I’m super excited about retail. Our stores have been performing so well. We opened a store in Charleston a couple of months ago, and that’s become one of our top-performing stores. We’re also opening in Dallas in a few months. Bringing it back to basics and back to that retail experience that I grew up loving is just really exciting for me and continues to be a primary goal for the brand.

If you could ask our readers at Worth to do one thing to make the world a better place, what would you ask of them?

Such a good question. One of my guiding principles is to not assume anything. It seems so simple, but I think too often, we lead our interactions with an assumption about somebody’s intentions. We always say internally at Hill House, “Assume good intent.” Assume it’s a misunderstanding or that there’s a good intention behind something rather than automatically assuming a bad intention.
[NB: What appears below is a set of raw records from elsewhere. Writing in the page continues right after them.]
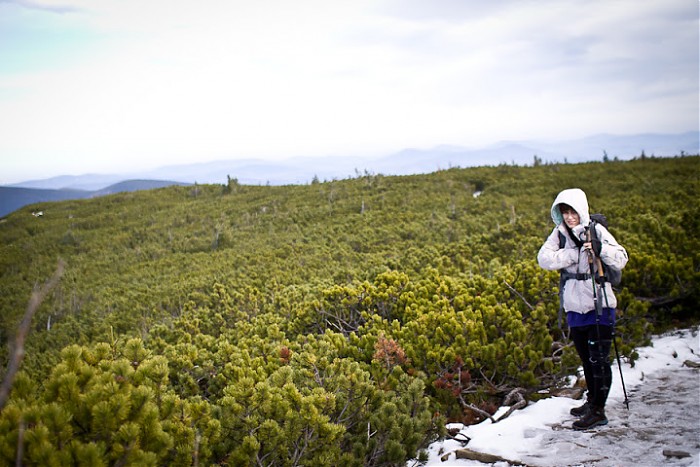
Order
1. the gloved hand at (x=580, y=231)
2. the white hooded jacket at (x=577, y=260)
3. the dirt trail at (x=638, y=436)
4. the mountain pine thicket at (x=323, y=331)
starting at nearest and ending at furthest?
the mountain pine thicket at (x=323, y=331) → the dirt trail at (x=638, y=436) → the white hooded jacket at (x=577, y=260) → the gloved hand at (x=580, y=231)

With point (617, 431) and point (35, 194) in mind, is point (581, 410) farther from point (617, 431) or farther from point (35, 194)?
point (35, 194)

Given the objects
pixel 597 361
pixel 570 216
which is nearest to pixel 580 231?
pixel 570 216

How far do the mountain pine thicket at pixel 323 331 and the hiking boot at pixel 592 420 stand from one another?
0.88m

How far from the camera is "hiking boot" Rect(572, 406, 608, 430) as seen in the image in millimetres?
3889

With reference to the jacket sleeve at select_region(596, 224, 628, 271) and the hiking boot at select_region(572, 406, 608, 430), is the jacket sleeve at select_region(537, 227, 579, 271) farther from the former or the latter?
the hiking boot at select_region(572, 406, 608, 430)

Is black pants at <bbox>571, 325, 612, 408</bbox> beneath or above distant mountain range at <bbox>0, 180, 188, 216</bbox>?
beneath

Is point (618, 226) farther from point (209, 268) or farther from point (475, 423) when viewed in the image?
point (209, 268)

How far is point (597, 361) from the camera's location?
3.83m

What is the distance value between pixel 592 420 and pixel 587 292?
1.17 m

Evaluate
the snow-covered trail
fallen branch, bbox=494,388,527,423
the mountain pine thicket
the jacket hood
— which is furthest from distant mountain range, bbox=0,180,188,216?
the jacket hood

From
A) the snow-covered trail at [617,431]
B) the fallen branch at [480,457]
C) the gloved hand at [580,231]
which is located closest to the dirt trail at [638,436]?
the snow-covered trail at [617,431]

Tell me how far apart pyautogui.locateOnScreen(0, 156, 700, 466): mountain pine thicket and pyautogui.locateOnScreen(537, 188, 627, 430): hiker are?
3.05 feet

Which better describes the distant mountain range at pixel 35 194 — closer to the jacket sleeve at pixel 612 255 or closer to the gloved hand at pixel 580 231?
the gloved hand at pixel 580 231

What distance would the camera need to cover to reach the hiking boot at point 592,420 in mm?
3889
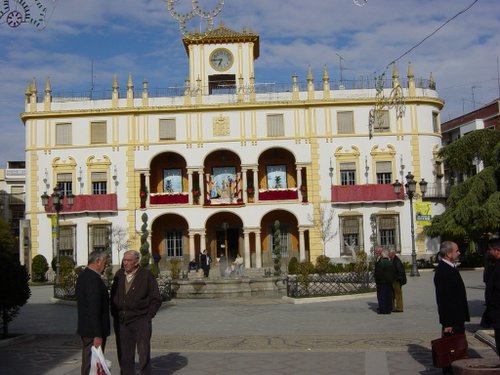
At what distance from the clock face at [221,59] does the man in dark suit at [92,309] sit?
1527 inches

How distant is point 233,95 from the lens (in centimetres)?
4353

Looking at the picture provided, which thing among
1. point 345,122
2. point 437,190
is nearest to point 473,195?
point 437,190

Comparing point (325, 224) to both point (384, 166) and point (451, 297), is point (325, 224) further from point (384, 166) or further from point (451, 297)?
point (451, 297)

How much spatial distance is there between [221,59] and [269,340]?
117 ft

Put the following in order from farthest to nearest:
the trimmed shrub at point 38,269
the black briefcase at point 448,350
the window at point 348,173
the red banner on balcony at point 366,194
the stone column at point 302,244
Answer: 1. the window at point 348,173
2. the stone column at point 302,244
3. the red banner on balcony at point 366,194
4. the trimmed shrub at point 38,269
5. the black briefcase at point 448,350

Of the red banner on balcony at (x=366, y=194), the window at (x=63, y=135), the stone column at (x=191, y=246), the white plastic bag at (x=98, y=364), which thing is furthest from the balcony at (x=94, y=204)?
the white plastic bag at (x=98, y=364)

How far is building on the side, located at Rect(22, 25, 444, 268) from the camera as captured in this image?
42.3 m

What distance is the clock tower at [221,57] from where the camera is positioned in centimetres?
4553

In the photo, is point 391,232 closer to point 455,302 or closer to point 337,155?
point 337,155

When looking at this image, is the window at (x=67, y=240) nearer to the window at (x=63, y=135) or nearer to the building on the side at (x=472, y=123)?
the window at (x=63, y=135)

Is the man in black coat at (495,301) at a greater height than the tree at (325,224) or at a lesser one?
lesser

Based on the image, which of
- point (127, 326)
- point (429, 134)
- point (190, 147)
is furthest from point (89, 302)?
point (429, 134)

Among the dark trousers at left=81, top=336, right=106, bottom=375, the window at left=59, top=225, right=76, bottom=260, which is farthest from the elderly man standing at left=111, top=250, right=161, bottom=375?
the window at left=59, top=225, right=76, bottom=260

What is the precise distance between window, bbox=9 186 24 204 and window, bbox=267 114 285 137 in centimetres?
3151
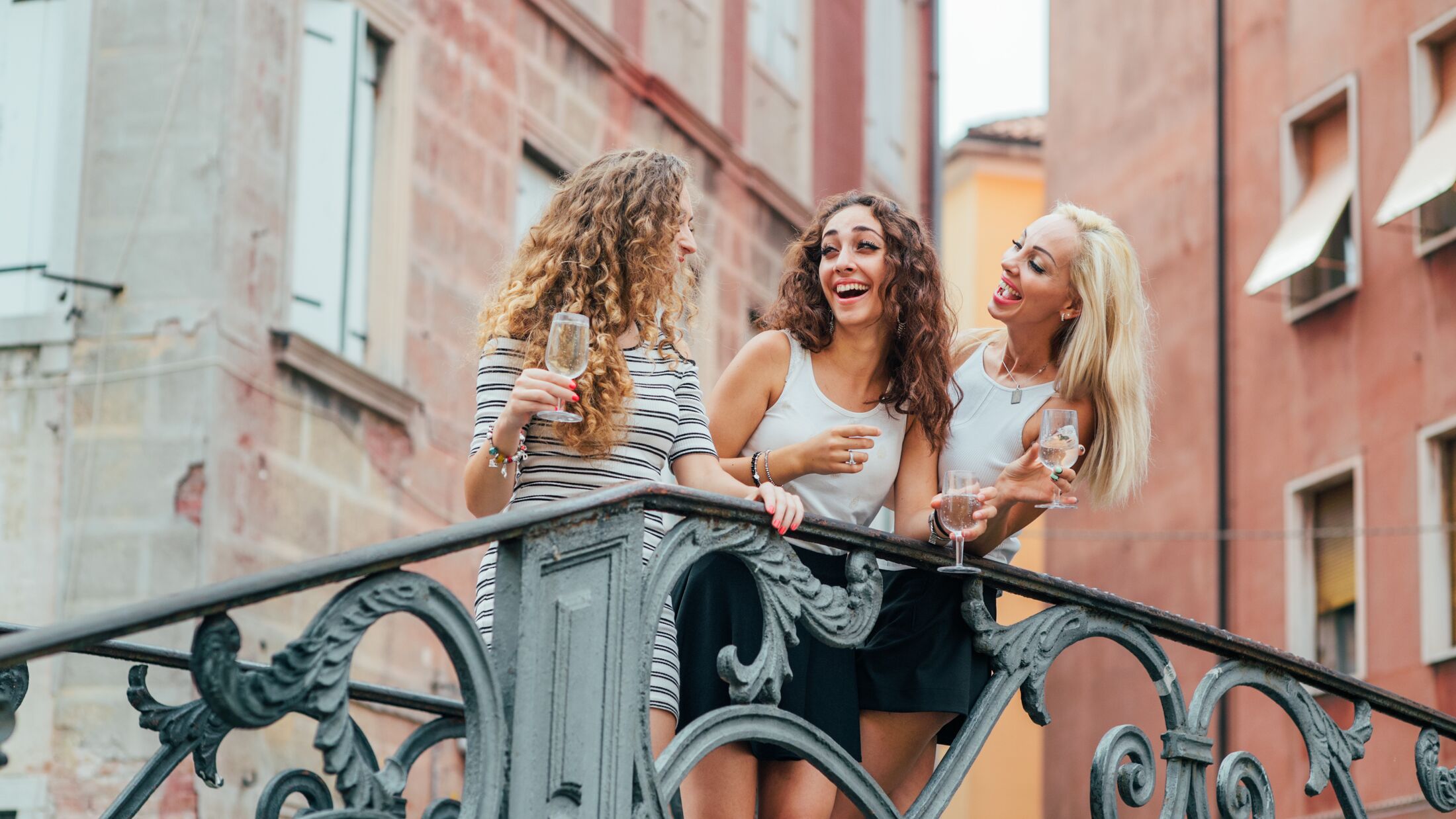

Our motto at Worth is “worth beyond wealth.” Does that motto resonate with you, and if so, in what capacity?  

Absolutely. I like that that can be taken in a million different ways. I’m a mom to three young kids, and I think one of the greatest parts of having kids has been the perspective it’s offered me at the end of every day. No matter how big or exciting or monumental a sales day we have, at the end of the day, I come home to my role as a mother. And that really gives me perspective and grounds me in a really beautiful way. It reminds me of my worth outside of work.